Brief: Leave out the images and return all the data word for word.

Given data:
BEGIN
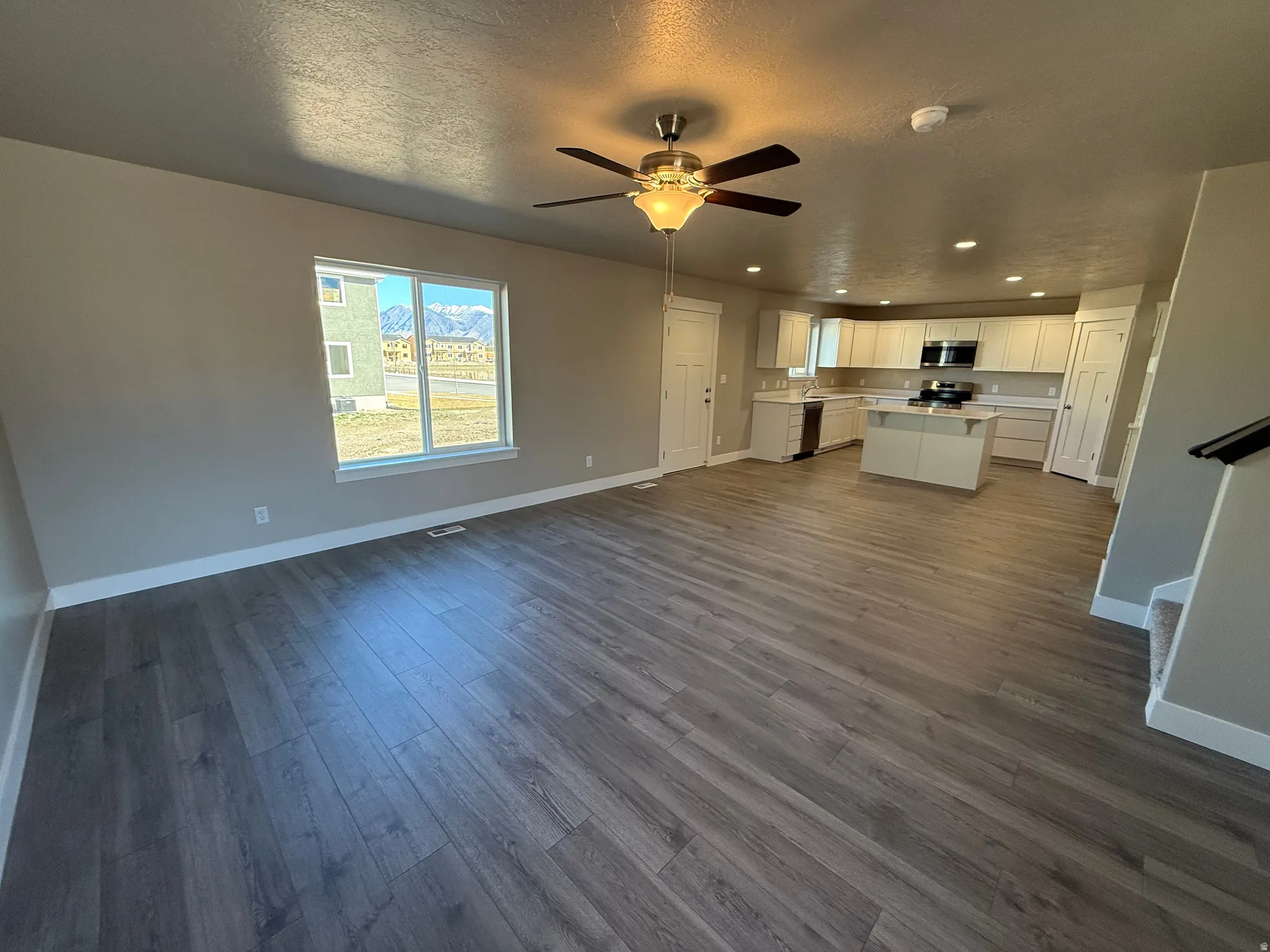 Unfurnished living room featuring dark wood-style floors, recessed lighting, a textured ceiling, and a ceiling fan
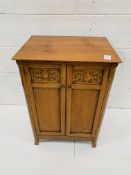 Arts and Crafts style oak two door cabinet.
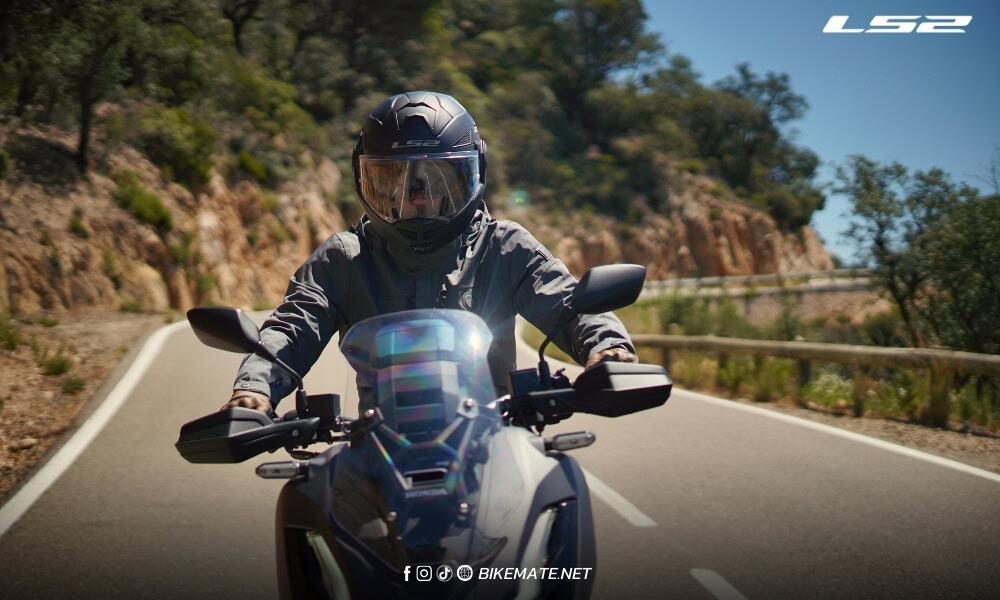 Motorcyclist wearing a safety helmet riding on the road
END
Solution to this problem:
 Unfurnished living room featuring dark wood-style floors, recessed lighting, a textured ceiling, and a ceiling fan
 Arts and Crafts style oak two door cabinet.
 Motorcyclist wearing a safety helmet riding on the road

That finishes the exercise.